Britain’s economy is in grim shape, having just emerged from a double-dip recession, and next door is the fast-sinking euro zone. The government of the United Kingdom is still dealing with zombie banks, and has much more complex financial regulation problems to solve than policy makers here in Canada. And amid all that sits London, which ranks with New York as the most crucial of financial centres.
Mr. Carney leaves a country that can spare him, both because the situation is less concerning and because this country has a long history of producing solid central bankers.
Our banks are functioning well and are smaller players in the most arcane financial markets. Canada is well up the curve on most of the international regulatory priorities, whether it be central clearing of derivatives or ensuring banks are meeting their Basel requirements on capital and liquidity buffers.
The housing market is the major potential source of problems that could sully Mr. Carney’s place in history. We have to take it on Mr. Carney’s good faith that he’s not deserting us with any major pitfall that he can see just around the corner. Having had some interactions with him over the years, it doesn’t seem like leaving to avoid a reckoning is his style.
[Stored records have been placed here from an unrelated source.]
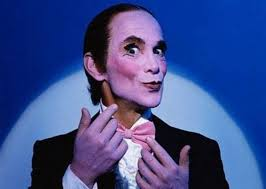 Joel Grey as the MC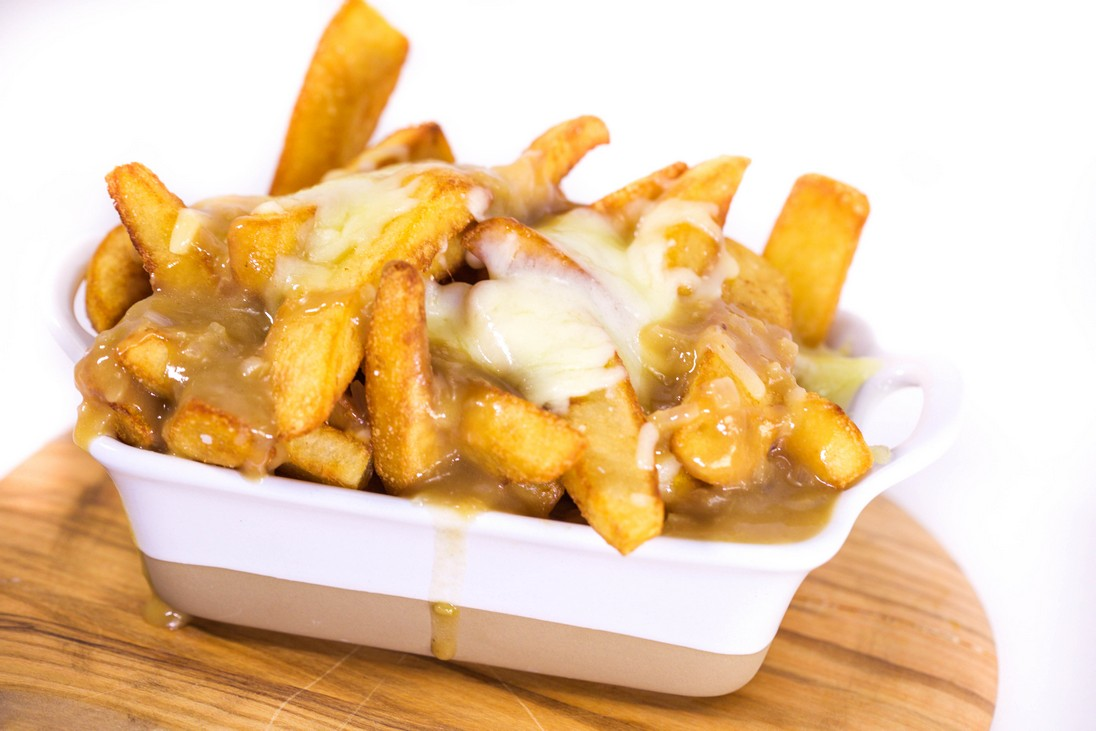 Jersey-Style Disco Fries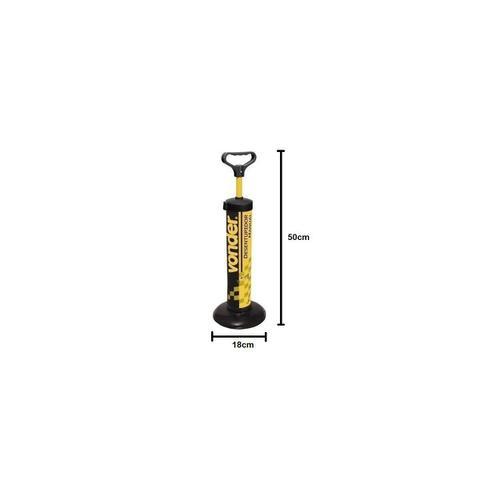 Imagem de Desentupidor Manual Para Vaso ou Pia por Sucção 180mm Multiuso Vonder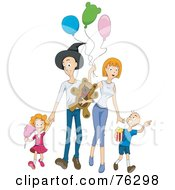 Royalty Free RF Clipart Illustration Of A Happy Family Walking At An Amusement Park by BNP Design Studio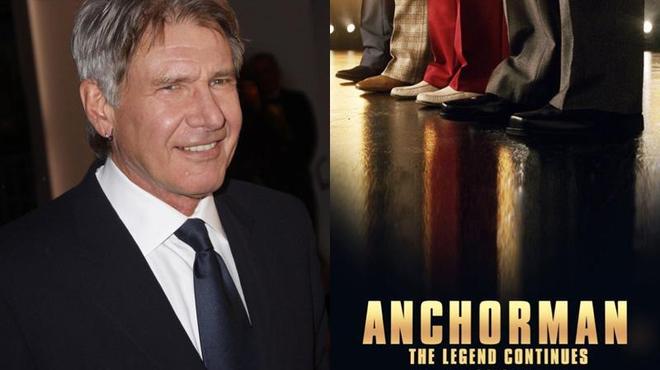Harrison Ford rejoint la suite des aventures de Ron Burgundy (vidéo)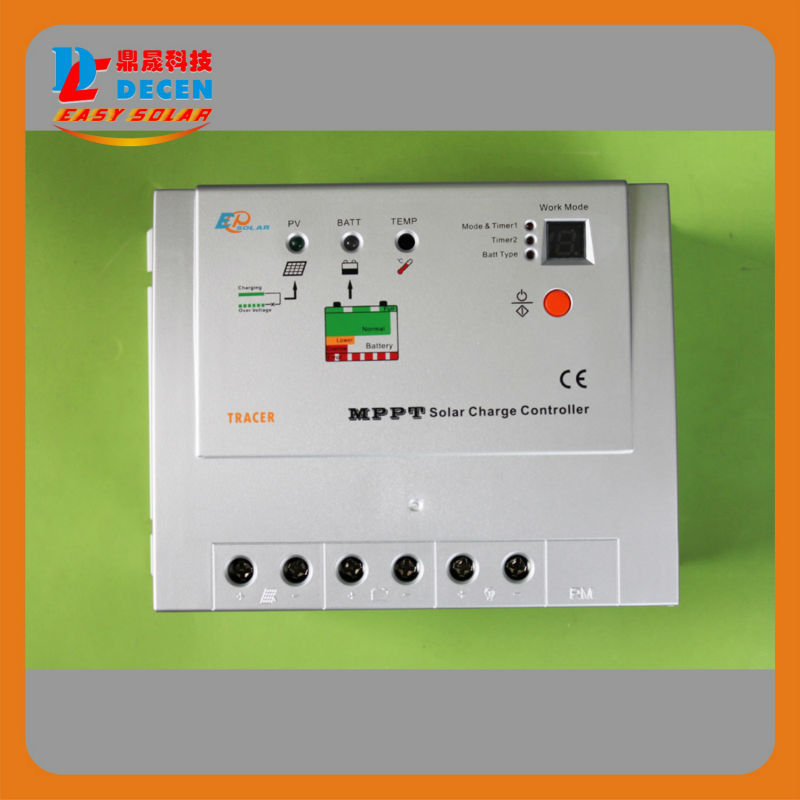 100% Real 20A MPPT PV Charge Controller 12V 24V Automatic Choose Solar Panel Battery Charge For Solar Power Generator System<br><br>Aliexpress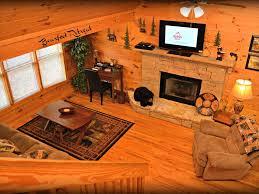 rustic elegant serene mountain cabin in pri vrbo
As unexpected as the news is – because Mr. Carney had denied all the rumours that he would go to the Bank of England – there’s not all that much concern among senior Bay Street folks. Part of the reason is that they too believe that Canada is not heading for any huge economic fall.
More than that, they recognize that Canada has a track record of strong central banking. Mark Carney elevated the role to a more pop-star status, but there is a long line of competent bankers who have shepherded the country’s monetary policy and economic growth ably, if in a more low-profile manner. David Dodge and before him, Gordon Thiessen, did the job of central bank head admirably.
Ian Russell, the head of the Investment Industry Association of Canada, said that “having worked closely with all the senior leaders at the Bank of Canada, I have every confidence it will be business as usual at the bank following Governor Carney’s departure.”
Mr. Carney was seen as particularly suited to the role during the crisis, with his experience as a banker at Goldman Sachs giving him insight into how to deal with the huge problems that racked global financial markets.
Now, with the bulk of the crisis and the spadework on resulting regulatory changes behind us, the focus may return more to the more standard central banking work of interest rate setting, pointed out Royal Bank of Canada economist Paul Ferley.
“This may well argue for a skill set that includes a solid understanding of more traditional monetary policy tools,” he said, which suggests the Bank of Canada may promote from within its ranks.
If that is the case, the leading candidate is likely Tiff Macklem, the bank’s senior deputy governor.
Looking outside the bank, there are also plenty of candidates.
A name that has yet to come up much but is intriguing is Julie Dickson, head of the Office of the Superintendent of Financial Institutions. She doesn’t come from a monetary policy background, but then neither did Mr. Carney or Mr. Dodge. What she does have, as head of OSFI, is a firm grasp on the increasingly important role of financial system stability, a window on housing in her role as head bank watchdog, as well as a lot of credibility and a long working relationship with the other key regulators.
Whoever is next will have to deal with ensuring the housing market doesn’t become an economy-destabilizing problem. It’s not as simple as raising interest rates, as some have criticized Mr. Carney for avoiding.
Central bankers have far less control over interest rates in the real world than the all-powerful personas that the media give them. Beyond setting overnight rates, which govern floating-rate mortgages, the central bank’s ability to influence other key rates such as the cost of a five-year mortgage is quite limited.
But there will be no shortage of candidates who are up to the challenge. There’s no reason to believe that the well of people who can run this country’s monetary policy competently has run dry.